## Using output from a fitted machine learning algorithm as a predictor in a statistical model

Fred Gruber writes:

I attended your talk at Harvard where, regarding the question on how to deal with complex models (trees, neural networks, etc) you mentioned the idea of taking the output of these models and fitting a multilevel regression model. Is there a paper you could refer me to where I can read about this idea in more detail? At work I deal with ensembles of Bayesian networks in a high dimensional setting and I’m always looking for ways to improve the understanding of the final models.

I replied that I know of no papers on this; it would be a good thing for someone to write up. In the two examples I was thinking of (from two different fields), machine learning models were used to predict a binary outcome; they gave predictions on 0-1 scale. We took the logits of these predictions to get continuous scores; call these “z”, then we ran logistic regressions on the data, using, as predictors, z and some other things. For example,
Pr(y_i = 1) = invlogit(a_j[i] + b*z_i) [that’s a varying-intercept model]
Pr(y_i = 1) = invlogit(a_j[i] + b_j[i]*z_i) [varying intercepts and slopes]
Pr(y_i = 1) = invlogit(a_j[i] + b_j[i]*z_i + X*gamma) [adding some new predictors]
You’d expect the coefficients b to be close to 1 in this model, but adding the varying intercepts/slopes and other structures can help pick up patterns that were missed in the machine learning model, and can be helpful in expanding the predictions, generalizing to new settings.

Gruber followed up:

It is an interesting approach. My initial thought was different.

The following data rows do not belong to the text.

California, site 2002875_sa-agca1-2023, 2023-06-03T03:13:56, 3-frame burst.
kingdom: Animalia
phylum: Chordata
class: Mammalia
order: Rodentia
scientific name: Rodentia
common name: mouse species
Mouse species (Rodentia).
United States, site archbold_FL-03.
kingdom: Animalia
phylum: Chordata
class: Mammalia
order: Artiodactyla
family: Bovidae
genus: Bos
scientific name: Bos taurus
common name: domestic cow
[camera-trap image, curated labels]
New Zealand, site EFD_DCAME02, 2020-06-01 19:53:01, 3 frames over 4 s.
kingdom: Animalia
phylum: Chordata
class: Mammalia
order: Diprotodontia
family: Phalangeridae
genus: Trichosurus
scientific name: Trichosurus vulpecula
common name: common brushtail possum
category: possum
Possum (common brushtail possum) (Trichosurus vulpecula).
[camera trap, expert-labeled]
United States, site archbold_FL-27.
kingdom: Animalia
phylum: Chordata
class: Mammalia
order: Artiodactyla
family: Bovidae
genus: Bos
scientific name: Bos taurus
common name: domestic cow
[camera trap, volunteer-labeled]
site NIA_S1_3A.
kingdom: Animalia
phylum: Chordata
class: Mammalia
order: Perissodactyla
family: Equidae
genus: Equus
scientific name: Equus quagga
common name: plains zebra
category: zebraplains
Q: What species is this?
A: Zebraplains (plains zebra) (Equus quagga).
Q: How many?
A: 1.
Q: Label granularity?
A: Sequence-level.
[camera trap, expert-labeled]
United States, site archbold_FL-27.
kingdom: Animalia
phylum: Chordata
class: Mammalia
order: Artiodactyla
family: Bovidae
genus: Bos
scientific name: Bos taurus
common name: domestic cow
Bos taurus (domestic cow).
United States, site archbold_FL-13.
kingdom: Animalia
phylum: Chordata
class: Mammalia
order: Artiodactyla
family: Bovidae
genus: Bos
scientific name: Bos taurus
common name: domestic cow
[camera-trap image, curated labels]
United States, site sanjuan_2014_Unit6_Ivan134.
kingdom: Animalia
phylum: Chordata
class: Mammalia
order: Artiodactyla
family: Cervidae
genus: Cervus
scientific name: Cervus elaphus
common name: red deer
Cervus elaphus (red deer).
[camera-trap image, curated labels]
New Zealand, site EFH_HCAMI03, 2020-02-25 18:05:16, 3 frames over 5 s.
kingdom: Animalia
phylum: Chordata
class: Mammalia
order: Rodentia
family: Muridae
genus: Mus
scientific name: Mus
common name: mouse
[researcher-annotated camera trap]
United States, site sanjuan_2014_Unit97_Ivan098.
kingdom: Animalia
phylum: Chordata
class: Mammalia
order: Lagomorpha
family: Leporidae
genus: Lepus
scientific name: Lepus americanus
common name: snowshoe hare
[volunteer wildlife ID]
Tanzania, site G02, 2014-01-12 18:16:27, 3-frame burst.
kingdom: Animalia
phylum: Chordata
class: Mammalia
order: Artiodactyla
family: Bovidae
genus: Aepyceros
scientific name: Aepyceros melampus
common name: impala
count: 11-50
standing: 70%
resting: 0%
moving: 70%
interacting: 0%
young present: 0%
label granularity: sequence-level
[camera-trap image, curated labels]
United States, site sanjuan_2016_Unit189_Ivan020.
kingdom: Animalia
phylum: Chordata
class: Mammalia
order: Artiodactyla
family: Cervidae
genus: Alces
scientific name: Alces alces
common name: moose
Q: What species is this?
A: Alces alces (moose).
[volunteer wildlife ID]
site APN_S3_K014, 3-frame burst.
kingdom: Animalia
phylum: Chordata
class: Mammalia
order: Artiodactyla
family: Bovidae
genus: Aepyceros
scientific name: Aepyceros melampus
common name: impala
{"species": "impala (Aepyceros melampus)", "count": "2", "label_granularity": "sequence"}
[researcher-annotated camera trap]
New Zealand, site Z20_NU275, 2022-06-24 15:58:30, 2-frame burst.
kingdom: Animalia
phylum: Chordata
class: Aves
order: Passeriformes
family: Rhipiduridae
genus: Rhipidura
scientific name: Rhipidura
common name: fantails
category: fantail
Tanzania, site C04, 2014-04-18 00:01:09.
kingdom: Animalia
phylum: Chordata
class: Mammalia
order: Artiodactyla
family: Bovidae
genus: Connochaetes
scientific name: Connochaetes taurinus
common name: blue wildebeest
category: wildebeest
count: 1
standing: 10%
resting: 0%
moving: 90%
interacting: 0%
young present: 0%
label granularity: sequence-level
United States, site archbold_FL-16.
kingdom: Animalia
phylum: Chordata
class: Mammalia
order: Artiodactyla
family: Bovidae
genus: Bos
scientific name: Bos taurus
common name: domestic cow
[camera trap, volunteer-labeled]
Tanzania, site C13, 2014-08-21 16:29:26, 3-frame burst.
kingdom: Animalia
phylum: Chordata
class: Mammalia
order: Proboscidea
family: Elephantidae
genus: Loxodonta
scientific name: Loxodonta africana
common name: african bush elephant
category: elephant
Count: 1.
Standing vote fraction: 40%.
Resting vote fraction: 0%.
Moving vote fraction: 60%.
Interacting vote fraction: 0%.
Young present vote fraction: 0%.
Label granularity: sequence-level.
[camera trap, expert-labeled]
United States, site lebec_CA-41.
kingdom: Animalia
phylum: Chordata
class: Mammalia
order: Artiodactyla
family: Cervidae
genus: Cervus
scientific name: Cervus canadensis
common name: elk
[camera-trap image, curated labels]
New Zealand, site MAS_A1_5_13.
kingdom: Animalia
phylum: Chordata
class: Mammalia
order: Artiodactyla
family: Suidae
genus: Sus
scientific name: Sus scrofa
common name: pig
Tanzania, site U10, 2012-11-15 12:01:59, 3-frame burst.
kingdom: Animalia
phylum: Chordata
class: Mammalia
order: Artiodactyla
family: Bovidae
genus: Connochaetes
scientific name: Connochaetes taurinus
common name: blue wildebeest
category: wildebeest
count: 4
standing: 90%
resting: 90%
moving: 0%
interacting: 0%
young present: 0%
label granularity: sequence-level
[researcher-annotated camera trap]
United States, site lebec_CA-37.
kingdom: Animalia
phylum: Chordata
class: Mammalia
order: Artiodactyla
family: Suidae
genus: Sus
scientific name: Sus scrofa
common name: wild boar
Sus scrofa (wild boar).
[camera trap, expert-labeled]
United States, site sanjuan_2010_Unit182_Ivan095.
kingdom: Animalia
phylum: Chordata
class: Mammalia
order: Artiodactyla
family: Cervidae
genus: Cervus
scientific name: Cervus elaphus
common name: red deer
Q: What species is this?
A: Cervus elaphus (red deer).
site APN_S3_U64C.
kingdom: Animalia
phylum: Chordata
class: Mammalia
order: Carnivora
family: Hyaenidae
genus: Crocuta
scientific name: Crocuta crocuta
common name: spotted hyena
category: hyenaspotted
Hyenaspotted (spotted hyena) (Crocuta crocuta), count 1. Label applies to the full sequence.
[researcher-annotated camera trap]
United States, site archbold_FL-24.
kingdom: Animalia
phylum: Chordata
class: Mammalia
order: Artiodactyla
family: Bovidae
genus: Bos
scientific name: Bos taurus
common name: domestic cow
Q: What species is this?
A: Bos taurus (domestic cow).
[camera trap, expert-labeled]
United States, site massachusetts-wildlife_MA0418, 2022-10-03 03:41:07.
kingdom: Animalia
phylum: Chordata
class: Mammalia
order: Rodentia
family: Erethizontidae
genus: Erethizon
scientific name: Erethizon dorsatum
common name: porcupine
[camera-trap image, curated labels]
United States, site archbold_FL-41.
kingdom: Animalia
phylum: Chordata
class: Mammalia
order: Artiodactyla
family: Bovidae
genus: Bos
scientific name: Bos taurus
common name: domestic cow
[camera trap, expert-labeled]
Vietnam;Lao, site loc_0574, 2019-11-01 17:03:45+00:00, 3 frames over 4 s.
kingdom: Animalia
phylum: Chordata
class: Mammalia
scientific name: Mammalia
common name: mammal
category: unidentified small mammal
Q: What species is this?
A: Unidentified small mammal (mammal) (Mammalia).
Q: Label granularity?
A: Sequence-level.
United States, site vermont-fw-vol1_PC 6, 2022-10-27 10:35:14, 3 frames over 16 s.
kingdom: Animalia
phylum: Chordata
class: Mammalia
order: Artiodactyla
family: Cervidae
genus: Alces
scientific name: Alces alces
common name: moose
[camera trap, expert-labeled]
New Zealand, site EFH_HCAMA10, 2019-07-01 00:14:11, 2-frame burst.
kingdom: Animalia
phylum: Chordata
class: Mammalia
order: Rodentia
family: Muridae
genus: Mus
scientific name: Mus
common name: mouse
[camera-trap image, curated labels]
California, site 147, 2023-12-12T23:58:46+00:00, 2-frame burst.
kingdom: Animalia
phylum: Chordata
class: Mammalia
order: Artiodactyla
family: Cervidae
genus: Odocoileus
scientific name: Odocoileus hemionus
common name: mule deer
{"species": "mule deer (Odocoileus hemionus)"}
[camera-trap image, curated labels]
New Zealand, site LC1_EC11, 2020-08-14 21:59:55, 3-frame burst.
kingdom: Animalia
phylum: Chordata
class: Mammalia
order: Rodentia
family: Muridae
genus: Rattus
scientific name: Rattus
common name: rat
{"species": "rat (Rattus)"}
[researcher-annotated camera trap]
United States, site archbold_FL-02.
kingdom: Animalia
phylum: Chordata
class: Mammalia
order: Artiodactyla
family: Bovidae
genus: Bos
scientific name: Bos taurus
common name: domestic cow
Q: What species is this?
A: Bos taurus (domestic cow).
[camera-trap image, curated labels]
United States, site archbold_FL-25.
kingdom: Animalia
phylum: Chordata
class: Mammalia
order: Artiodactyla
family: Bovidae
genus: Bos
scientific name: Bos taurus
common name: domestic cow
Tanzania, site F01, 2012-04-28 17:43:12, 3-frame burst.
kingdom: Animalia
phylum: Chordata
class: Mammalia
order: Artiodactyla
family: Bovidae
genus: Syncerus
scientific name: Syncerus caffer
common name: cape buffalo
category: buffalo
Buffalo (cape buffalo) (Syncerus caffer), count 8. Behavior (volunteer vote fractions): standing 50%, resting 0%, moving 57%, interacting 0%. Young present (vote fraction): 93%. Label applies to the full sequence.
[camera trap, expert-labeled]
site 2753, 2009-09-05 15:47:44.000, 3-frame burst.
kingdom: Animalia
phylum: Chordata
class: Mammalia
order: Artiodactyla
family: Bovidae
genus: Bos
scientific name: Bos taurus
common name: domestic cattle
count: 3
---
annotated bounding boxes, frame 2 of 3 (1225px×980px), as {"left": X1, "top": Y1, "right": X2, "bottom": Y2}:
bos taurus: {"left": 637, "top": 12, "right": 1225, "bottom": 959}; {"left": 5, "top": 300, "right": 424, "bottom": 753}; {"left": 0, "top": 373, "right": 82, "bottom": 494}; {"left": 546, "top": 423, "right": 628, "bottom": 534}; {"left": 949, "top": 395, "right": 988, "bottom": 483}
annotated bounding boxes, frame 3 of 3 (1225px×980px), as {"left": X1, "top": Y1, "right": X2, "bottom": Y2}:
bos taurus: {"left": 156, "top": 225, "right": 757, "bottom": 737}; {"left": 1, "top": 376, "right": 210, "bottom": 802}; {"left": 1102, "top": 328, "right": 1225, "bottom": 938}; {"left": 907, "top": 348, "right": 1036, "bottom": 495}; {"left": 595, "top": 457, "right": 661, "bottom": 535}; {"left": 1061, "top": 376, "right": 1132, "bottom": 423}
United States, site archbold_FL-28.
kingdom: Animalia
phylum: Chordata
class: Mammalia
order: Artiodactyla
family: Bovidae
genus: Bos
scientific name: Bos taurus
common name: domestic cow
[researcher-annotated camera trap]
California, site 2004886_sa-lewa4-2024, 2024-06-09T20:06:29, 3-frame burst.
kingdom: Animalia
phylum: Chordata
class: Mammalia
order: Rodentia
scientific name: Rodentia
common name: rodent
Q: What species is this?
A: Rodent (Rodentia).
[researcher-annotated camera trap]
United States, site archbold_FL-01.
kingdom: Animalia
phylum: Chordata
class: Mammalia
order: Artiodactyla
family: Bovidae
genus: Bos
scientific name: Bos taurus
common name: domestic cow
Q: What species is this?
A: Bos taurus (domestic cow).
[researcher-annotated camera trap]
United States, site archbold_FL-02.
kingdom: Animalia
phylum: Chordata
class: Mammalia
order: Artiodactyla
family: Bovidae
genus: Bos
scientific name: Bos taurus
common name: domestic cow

I have seem some approaches to bring some interpretability to complex models by learning the prediction of the complex model as in

Buciluǎ, Cristian, Rich Caruana, and Alexandru Niculescu-Mizil. “Model Compression.” In Proceedings of the 12th ACM SIGKDD International Conference on Knowledge Discovery and Data Mining, 535–41. ACM, 2006. http://dl.acm.org/citation.cfm?id=1150464.

Ba, Lei Jimmy, and Rich Caurana. “Do Deep Nets Really Need to Be Deep?” CoRR abs/1312.6184 (2013). http://arxiv.org/abs/1312.6184.

And more recently
Ribeiro, Marco Tulio, Sameer Singh, and Carlos Guestrin. “‘Why Should I Trust You?’: Explaining the Predictions of Any Classifier,” 1135–44. ACM Press, 2016. doi:10.1145/2939672.2939778.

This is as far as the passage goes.